HBO's map of the Free Cities (and the east coast of Westeros), which will be used on a forthcoming website to provide information for the TV series. The map is based on one prepared by George R.R. Martin for A DANCE WITH DRAGONS. This doesn't cover the same full area as that map - Volantis, Qohor, Norvos, Lorath, the island of Ibben and the River Rhoyne are all off the edges of this map - but should serve as a satisfying taster.

I have no idea whom the artist is, someone at HBO I guess. I'd love to see Tear redo this and add it to his Westeros map  :Smile:

----------


## Ramah

Cheers, Werthead.
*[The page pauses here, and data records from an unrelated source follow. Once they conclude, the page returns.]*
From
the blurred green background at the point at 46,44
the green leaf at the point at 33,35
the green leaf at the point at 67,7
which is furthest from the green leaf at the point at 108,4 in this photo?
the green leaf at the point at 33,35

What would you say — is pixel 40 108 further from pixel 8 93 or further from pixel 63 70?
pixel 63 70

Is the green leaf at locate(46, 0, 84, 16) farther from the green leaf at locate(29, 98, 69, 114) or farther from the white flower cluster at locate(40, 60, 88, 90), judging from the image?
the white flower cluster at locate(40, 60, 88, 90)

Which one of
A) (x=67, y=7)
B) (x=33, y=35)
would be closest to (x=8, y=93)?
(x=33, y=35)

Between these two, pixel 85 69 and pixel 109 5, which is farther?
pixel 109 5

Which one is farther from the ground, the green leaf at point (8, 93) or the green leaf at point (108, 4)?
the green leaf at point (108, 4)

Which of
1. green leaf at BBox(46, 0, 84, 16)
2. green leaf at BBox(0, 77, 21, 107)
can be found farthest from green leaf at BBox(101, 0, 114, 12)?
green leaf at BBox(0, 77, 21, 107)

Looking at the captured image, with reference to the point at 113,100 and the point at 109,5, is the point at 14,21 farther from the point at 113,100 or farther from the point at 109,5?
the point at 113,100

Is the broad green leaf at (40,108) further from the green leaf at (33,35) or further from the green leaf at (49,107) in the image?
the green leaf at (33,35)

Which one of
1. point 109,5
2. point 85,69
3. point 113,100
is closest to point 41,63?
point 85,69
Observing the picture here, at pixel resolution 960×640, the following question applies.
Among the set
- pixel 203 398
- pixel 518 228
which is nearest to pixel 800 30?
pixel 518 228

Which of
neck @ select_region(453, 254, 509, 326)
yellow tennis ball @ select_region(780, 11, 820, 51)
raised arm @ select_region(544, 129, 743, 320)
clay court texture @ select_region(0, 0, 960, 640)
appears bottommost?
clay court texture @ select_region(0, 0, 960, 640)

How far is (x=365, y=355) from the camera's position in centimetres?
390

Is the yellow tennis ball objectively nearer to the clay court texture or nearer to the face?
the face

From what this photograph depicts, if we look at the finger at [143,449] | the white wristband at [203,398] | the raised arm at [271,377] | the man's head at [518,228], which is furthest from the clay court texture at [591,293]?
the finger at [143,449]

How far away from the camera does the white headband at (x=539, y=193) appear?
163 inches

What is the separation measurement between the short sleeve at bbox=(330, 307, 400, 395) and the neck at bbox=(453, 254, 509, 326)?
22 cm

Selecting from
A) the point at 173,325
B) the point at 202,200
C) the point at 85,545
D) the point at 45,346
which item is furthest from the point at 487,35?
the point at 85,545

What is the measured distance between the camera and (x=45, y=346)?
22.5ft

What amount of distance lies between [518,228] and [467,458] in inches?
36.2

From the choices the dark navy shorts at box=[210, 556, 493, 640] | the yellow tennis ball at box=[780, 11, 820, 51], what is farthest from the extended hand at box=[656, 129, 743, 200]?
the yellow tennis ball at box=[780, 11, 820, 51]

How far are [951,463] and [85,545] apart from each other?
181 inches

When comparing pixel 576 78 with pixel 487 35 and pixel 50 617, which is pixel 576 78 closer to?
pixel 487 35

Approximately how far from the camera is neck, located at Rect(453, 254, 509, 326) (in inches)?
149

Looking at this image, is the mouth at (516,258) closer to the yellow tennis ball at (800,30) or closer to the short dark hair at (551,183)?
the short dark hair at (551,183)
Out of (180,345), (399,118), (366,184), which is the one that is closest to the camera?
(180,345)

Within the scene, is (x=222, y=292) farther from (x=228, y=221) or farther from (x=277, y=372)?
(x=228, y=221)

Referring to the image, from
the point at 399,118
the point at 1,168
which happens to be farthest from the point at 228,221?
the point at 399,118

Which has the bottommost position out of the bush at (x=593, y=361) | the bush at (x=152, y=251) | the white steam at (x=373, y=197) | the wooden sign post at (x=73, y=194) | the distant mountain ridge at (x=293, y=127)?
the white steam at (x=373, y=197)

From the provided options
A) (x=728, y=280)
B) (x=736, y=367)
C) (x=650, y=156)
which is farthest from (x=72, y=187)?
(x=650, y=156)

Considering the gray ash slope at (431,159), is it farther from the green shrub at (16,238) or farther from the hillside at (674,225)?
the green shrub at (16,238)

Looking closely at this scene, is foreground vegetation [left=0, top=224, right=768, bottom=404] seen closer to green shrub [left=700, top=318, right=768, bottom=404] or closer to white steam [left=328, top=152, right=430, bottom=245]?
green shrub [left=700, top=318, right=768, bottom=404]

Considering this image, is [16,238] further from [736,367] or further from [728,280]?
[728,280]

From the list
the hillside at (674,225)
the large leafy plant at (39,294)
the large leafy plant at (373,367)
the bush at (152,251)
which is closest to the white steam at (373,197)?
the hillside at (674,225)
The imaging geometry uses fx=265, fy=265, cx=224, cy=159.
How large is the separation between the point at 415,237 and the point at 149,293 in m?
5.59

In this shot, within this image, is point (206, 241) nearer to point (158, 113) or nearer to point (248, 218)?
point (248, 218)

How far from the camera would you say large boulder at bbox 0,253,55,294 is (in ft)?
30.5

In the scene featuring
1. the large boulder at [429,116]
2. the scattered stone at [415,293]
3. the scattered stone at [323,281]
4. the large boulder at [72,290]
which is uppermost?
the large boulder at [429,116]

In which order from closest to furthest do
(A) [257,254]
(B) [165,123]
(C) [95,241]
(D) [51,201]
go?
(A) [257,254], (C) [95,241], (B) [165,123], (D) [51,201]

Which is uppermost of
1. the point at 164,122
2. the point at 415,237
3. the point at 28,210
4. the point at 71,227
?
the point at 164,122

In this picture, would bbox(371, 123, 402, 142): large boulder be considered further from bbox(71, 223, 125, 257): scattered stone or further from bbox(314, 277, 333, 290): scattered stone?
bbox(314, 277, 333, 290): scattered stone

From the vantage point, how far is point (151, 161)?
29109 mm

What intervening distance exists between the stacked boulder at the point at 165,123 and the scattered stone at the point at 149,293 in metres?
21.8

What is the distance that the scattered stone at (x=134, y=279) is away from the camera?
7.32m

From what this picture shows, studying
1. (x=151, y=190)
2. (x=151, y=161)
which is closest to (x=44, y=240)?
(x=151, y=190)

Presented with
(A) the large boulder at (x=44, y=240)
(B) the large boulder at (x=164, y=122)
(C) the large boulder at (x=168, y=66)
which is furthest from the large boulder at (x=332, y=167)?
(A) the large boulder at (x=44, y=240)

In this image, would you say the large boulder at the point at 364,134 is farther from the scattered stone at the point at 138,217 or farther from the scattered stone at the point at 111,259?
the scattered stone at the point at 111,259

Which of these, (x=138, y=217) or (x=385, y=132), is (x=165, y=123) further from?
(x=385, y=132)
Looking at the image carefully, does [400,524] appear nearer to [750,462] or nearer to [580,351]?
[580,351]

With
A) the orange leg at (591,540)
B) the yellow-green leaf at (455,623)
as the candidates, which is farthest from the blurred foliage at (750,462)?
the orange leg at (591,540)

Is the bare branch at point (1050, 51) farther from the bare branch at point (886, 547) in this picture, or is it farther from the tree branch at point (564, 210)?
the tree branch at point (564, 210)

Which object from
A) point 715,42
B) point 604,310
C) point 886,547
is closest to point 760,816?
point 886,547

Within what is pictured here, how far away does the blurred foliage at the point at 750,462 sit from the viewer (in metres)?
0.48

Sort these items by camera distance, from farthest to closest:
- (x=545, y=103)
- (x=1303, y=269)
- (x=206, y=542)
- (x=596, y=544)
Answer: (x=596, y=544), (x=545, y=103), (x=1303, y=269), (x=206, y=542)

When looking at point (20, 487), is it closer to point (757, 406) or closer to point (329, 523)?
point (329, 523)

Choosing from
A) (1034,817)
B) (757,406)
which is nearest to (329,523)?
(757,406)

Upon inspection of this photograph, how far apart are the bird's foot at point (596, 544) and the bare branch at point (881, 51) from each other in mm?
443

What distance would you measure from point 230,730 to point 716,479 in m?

I was just reading about this very map over on the Winter is Coming site but the site (which was discovered early and shouldn't be live yet) is no longer there. So again, thanks.  :Smile:

----------


## lanceschaubert

solid solid work. this is phenomenal.

----------


## guiburi

amazing!  :Smile:  :Smile:  :Smile:  :Smile:  :Smile:  :Smile:

----------


## BattleGnome

Really amazing map! Is there a larger JPG available that would be suitable for printing a poster?

----------


## MazrimTaim

Hello all, first time poster here, and I registered with the express purpose of asking this question:

Does anyone have a copy of this map without any of the text or city markers? (river names, city names, key, the towers of the wall, etc.  No text whatsoever)

I'm putting together my own homebrew board/card game based on Game of Thrones, and I want to use this map as the board.  However, I'd like to put the labels on myself, as the game tiles.

I've tried removing them myself, and it looked...   well, it wasn't pretty.

Thanks!

----------


## Ascension

I'm sure Tear has a copy, or can make one, since he made it but we don't see him too much anymore.

----------


## MazrimTaim

> I'm sure Tear has a copy, or can make one, since he made it but we don't see him too much anymore.


I was going to offer that if he didn't want to go through the trouble of deleting the text, he could send over the working file (with layers) and I could delete it myself, but I wasn't sure if it would be considered rude to ask someone for their wips and raw data.

[edit] typing that up gave me an idea, and I just checked.  Unfortunately, he didn't post this map in the 'works in progress' forum at some stage of completeness that I could use.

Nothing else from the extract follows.